Segundo o Censo Indiano de 2011, a taxa de nascimento de meninas em relação a de meninos é de 914 para 1000. Segundo o jornal The Times of India, isso significa que para cada 1000 meninos, cerca de 70 meninas menores de seis anos são mortas.

Ainda segundo o jornal, a diferença de nascimentos entre homens e mulheres é mais discrepante nas áreas mais ricas e com maior índice de educação.

Ao sair do aeroporto de Délhi, você tem a impressão de que existem muito mais homens do que mulheres nas ruas. A impressão se traduz em números. São 623.7 milhões de homens e 586.5 milhões de mulheres. Matemática simples: são 6,3% de homens a mais.

Apesar da diferença porcentual não ser tão alta, a verdade é que não há tantas mulheres nas ruas. Durante o dia, elas andam em grupinhos, criando verdadeiros Clubes do Bolinha e da Luluzinha da vida real. Na estação de trem ou na rodoviária, a impressão que temos é que são cinco mulheres e 9832 homens.

O conselho que ouvi antes de viajar e agora reforço para qualquer mulher que deseja se aventurar pela Índia é não venha sozinha, a não ser que você já esteja bastante acostumada a fazer viagens do tipo por conta própria.

Veja também: Guia prático para mulheres que vão viajar pela Índia

Se você prestou um pouco de atenção nos dados que eu falei no começo do texto, deve ter entendido que essa é uma sociedade bastante machista. E isso vai das pequenas coisas que vemos no dia a dia até as grandes coisas que de certa forma são institucionalizadas.

A questão do dote e casamentos indianos

Existe um provérbio na Índia que diz “Raising a girl is like watering the neighbour’s garden”. Ou em bom português: “criar uma menina é como regar o jardim do vizinho”.

As mulheres são criadas para se casarem. E se casar significa ter um casamento arranjado. E que a família vai ter que bancar uma incrível festa que dura uns três dias e, apesar de ser uma prática criminosa desde 1961, pagar pelo famoso dote.

O dote gera outro tipo de crime muito comum: o assassinato de noivas. Uma estatística de 2008, feita pelo escritório nacional de dados sobre crime (NCBR) diz que 8.172 mulheres foram assassinadas naquele ano vítimas do crime do dote.

::::

## Questões a responder
1. De acordo com o texto sobre as mulheres na Índia, desde que ano o pagamento de dote é considerado prática criminosa?
2. Reproduza, do texto sobre as mulheres na Índia, o trecho entre "As mulheres são" e "crime do dote.", inclusive.

## Extrato de dados

::::

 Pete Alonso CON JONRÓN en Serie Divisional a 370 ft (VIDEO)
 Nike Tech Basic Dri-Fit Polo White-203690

::::

## Respostas por questão
1. Desde 1961.

2.
As mulheres são criadas para se casarem. E se casar significa ter um casamento arranjado. E que a família vai ter que bancar uma incrível festa que dura uns três dias e, apesar de ser uma prática criminosa desde 1961, pagar pelo famoso dote.

O dote gera outro tipo de crime muito comum: o assassinato de noivas. Uma estatística de 2008, feita pelo escritório nacional de dados sobre crime (NCBR) diz que 8.172 mulheres foram assassinadas naquele ano vítimas do crime do dote.